→ WHAT THIS TASK INVOLVES
In the data that follows, find the line with "Coexecutive producer Eric"; transcribe it, every later line up to the one with "google-earth-day", and that line as well, exactly and with no others.

→ DATA FOR THE TASK
◆ ◆ ◆

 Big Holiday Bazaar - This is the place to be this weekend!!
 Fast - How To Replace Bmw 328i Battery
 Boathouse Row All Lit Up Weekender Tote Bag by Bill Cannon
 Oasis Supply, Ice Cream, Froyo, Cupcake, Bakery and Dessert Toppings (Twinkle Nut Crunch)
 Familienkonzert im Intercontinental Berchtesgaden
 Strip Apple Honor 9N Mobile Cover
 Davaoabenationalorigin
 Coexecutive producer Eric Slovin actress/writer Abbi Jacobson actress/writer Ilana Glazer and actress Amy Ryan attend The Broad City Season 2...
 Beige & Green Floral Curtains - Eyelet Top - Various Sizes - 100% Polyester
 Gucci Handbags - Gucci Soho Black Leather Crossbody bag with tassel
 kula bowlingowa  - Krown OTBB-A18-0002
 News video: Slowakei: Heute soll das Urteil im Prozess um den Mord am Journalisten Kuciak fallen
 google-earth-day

◆ ◆ ◆

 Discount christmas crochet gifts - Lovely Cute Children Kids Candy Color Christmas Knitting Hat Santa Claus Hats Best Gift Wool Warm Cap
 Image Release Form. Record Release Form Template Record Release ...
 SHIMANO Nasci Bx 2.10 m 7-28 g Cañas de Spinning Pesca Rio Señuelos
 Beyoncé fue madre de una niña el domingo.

◆ ◆ ◆

→ OUTPUT OF THE TASK
 Coexecutive producer Eric Slovin actress/writer Abbi Jacobson actress/writer Ilana Glazer and actress Amy Ryan attend The Broad City Season 2...
 Beige & Green Floral Curtains - Eyelet Top - Various Sizes - 100% Polyester
 Gucci Handbags - Gucci Soho Black Leather Crossbody bag with tassel
 kula bowlingowa  - Krown OTBB-A18-0002
 News video: Slowakei: Heute soll das Urteil im Prozess um den Mord am Journalisten Kuciak fallen
 google-earth-day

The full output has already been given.